How to use this calculator
- Enter your current hourly record arrival rate.
- Add average record size, stages, and stage latency.
- Enter worker throughput, worker count, and parallel slots.
- Set utilization, retry rate, availability, and growth buffer.
- Choose retention and burst duration for backlog planning.
- Press Calculate capacity to see results above the form.
- Review the chart, worker recommendation, storage, and backlog risk.
- Export the results in CSV or PDF for planning notes.
Frequently asked questions
1. What does this calculator estimate?
It estimates throughput, worker demand, bandwidth, storage footprint, peak coverage, and burst backlog risk for a multi-stage data pipeline.
2. Why is average stage latency important?
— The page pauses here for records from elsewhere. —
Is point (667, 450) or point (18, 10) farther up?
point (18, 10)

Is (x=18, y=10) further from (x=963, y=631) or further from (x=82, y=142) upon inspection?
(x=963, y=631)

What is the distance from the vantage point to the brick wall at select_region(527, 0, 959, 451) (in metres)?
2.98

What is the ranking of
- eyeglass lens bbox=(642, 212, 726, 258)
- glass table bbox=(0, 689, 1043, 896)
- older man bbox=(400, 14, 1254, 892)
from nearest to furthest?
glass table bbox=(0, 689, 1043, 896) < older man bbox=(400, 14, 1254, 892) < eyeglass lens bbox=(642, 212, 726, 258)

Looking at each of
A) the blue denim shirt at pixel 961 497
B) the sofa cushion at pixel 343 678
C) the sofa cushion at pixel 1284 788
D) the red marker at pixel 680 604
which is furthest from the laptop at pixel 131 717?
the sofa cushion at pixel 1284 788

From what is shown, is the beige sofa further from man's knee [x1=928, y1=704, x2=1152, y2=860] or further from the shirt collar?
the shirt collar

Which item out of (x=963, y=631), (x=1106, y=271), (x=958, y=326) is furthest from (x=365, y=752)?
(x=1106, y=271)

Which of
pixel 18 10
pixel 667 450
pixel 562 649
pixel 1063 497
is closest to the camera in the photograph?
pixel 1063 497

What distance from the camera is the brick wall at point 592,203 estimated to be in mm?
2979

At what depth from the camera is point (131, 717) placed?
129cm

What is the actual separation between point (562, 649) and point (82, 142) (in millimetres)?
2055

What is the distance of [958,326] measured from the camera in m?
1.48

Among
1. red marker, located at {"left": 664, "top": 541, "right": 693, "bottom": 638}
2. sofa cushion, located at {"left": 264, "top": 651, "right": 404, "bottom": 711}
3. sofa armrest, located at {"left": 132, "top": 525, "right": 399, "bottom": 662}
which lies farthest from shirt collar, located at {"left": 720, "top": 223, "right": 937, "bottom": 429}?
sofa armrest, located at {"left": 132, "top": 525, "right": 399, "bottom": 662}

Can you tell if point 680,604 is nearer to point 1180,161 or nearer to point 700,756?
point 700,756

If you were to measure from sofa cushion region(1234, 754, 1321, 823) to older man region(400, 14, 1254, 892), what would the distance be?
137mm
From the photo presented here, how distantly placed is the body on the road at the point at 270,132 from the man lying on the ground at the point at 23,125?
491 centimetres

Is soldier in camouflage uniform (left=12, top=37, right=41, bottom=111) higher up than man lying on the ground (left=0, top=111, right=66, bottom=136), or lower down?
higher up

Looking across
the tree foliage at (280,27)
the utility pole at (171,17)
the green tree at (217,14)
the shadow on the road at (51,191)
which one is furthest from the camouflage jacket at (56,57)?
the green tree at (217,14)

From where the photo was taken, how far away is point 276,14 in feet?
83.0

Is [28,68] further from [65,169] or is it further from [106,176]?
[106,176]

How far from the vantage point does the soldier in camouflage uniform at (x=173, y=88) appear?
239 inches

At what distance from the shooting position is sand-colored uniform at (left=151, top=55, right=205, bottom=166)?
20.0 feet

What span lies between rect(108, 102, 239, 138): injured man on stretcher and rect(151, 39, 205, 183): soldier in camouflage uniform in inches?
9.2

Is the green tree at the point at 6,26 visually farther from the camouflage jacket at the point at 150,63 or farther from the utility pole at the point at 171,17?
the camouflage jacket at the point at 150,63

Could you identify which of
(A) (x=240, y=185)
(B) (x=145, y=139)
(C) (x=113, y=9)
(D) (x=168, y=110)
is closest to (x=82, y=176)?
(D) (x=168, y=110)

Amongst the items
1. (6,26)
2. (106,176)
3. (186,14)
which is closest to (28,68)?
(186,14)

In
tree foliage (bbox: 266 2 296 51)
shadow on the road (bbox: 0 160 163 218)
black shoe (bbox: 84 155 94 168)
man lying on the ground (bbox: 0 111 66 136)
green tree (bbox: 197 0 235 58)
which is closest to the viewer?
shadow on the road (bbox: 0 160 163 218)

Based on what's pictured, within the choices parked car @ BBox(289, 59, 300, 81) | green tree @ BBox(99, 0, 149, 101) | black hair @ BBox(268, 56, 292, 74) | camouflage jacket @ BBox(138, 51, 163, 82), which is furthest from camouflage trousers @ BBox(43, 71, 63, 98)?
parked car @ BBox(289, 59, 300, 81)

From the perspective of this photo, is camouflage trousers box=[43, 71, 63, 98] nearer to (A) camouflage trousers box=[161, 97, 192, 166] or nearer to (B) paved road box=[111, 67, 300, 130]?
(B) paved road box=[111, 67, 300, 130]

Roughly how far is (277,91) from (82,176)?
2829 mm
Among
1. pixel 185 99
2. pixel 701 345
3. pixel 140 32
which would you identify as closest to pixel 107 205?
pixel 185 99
Latency limits how many records one worker can finish each second. Even with many workers, slow stages can cap total capacity.
3. Why include retry rate?
Retries increase total work. A small retry percentage can materially raise throughput demand, storage usage, and backlog risk during spikes.
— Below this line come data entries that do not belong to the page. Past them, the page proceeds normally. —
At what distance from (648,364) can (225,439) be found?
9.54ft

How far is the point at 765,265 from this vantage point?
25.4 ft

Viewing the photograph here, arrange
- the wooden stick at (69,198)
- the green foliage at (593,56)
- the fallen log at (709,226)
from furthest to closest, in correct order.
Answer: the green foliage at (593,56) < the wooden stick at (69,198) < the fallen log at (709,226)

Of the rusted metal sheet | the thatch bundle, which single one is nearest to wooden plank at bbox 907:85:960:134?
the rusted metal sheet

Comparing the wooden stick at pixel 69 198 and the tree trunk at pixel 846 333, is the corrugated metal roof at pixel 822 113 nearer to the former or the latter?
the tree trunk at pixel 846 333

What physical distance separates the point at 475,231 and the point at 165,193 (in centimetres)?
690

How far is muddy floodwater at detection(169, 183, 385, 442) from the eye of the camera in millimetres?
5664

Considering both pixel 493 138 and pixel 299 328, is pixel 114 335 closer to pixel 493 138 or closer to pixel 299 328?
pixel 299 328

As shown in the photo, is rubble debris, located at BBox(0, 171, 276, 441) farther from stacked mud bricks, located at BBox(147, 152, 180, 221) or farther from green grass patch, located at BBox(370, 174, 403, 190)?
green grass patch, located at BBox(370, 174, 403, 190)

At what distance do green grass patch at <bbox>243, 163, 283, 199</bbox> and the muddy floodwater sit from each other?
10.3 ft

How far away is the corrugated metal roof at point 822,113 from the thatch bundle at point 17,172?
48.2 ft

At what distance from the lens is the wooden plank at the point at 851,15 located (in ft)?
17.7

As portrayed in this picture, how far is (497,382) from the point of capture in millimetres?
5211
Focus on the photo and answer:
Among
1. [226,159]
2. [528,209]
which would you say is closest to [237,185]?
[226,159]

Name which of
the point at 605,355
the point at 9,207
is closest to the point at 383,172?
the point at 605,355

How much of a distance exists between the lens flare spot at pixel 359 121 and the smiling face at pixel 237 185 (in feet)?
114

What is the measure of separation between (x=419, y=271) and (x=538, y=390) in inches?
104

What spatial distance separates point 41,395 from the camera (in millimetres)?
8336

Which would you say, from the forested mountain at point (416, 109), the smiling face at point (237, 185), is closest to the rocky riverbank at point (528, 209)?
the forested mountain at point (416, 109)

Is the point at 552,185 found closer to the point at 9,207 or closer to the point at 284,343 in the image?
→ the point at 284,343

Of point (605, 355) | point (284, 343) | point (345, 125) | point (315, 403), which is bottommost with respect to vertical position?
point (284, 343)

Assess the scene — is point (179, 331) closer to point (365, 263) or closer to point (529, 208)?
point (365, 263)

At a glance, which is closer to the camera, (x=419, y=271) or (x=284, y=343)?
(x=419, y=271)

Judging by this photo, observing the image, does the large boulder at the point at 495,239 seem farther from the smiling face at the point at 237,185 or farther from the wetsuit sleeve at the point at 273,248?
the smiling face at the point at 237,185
4. What is the growth buffer for?
Growth buffer reserves extra capacity beyond current forecasts. It helps teams plan for new customers, higher event volume, or delayed scaling decisions.
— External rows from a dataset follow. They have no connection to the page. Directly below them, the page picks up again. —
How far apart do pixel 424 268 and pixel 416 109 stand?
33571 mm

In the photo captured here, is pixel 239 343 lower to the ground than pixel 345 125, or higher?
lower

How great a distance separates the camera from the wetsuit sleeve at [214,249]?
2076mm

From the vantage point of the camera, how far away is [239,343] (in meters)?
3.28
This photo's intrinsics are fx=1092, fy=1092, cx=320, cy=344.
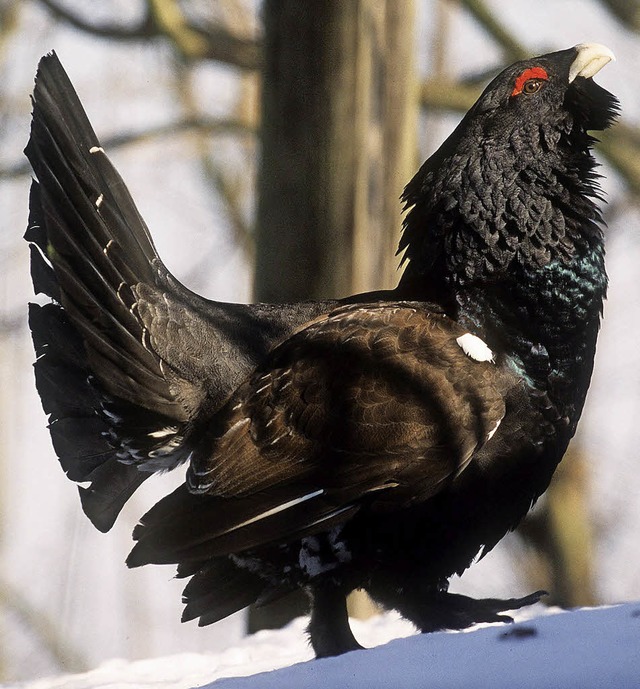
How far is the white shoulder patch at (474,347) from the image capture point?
3.04 meters

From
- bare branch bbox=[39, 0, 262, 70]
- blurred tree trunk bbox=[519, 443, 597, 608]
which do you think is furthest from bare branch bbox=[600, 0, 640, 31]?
blurred tree trunk bbox=[519, 443, 597, 608]

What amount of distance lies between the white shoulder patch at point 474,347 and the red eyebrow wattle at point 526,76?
80cm

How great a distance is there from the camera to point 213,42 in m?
5.93

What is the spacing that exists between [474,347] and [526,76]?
90cm

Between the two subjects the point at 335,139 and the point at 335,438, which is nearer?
the point at 335,438

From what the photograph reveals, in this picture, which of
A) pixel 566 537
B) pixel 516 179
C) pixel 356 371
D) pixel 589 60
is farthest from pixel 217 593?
pixel 566 537

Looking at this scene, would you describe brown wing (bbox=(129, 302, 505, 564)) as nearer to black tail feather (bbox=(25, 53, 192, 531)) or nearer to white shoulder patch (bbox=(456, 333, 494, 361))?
white shoulder patch (bbox=(456, 333, 494, 361))

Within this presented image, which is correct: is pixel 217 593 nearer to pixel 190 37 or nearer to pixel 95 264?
Answer: pixel 95 264

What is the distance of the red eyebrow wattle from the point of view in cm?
334

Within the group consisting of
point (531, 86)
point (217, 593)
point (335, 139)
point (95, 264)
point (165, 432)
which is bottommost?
point (217, 593)

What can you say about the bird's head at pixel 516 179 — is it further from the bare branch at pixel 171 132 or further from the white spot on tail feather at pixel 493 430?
the bare branch at pixel 171 132

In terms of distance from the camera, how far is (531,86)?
3.34m

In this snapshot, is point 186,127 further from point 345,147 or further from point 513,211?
point 513,211

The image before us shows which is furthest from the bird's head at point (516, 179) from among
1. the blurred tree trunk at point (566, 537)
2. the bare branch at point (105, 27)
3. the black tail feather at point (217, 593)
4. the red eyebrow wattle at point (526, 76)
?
the blurred tree trunk at point (566, 537)
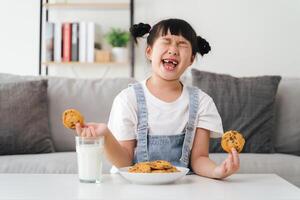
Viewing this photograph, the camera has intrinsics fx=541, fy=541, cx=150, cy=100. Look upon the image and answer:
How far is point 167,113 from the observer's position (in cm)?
168

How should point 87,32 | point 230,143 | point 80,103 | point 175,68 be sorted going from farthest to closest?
1. point 87,32
2. point 80,103
3. point 175,68
4. point 230,143

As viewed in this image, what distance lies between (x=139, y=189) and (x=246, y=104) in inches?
65.5

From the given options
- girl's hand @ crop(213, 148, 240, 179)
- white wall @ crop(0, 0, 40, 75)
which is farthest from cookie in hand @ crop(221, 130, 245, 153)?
white wall @ crop(0, 0, 40, 75)

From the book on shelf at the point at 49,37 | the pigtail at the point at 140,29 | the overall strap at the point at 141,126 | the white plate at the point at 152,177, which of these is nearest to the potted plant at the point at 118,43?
the book on shelf at the point at 49,37

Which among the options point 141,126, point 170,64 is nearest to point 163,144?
point 141,126

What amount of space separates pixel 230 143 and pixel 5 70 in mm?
2859

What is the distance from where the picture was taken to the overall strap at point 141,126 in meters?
1.63

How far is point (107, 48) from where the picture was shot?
383cm

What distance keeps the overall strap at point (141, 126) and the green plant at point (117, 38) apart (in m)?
2.01

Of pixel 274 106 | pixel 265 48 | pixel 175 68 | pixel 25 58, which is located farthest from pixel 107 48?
pixel 175 68

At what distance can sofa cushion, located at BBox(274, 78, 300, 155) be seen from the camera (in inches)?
111

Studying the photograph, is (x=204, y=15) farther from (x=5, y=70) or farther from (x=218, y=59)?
(x=5, y=70)

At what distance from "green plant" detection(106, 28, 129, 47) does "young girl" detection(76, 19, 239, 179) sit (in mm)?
1964

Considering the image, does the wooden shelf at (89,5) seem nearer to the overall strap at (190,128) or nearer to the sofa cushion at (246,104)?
the sofa cushion at (246,104)
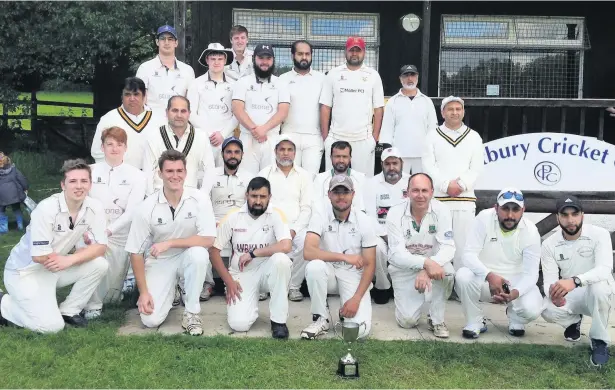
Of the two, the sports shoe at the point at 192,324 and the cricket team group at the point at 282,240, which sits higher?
the cricket team group at the point at 282,240

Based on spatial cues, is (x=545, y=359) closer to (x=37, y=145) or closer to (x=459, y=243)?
(x=459, y=243)

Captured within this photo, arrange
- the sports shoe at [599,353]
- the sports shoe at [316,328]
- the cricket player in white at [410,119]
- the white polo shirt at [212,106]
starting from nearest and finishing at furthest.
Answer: the sports shoe at [599,353] → the sports shoe at [316,328] → the white polo shirt at [212,106] → the cricket player in white at [410,119]

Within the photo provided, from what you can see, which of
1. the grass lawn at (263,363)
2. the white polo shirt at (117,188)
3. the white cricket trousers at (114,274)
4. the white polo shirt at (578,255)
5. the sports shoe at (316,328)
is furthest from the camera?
the white polo shirt at (117,188)

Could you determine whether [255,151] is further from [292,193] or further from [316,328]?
[316,328]

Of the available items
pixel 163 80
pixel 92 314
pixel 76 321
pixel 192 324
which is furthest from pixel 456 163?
pixel 76 321

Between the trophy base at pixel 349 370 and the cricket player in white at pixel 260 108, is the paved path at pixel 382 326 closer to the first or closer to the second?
the trophy base at pixel 349 370

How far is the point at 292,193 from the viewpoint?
21.3 feet

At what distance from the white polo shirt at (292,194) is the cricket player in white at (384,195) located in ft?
1.99

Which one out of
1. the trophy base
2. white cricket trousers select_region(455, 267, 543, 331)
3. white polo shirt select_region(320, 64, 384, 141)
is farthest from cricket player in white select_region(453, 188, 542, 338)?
white polo shirt select_region(320, 64, 384, 141)

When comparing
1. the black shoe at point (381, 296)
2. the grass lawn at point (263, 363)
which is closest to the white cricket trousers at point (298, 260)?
the black shoe at point (381, 296)

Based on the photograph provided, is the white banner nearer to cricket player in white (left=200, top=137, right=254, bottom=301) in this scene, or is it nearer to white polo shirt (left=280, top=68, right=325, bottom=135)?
white polo shirt (left=280, top=68, right=325, bottom=135)

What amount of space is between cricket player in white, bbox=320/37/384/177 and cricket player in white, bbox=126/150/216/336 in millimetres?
1923

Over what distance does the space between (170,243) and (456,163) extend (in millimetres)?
2823

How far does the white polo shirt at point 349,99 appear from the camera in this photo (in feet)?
23.0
5. Does this work for batch pipelines too?
Yes. Treat batch arrivals as an equivalent hourly rate, then use burst duration to estimate queue buildup and recovery time.
6. What does “parallel stage slots” mean?
It represents how many records can be processed at once across your stages. More slots usually raise throughput when no other bottleneck blocks progress.
7. Why might backlog clear time be unavailable?
If normal incoming work already matches or exceeds current capacity, the queue cannot drain without extra workers, lower latency, or lower load.
8. Should I trust the result for procurement decisions?
Use it as a planning baseline. Final decisions should also include benchmark tests, failure scenarios, memory limits, and downstream service constraints.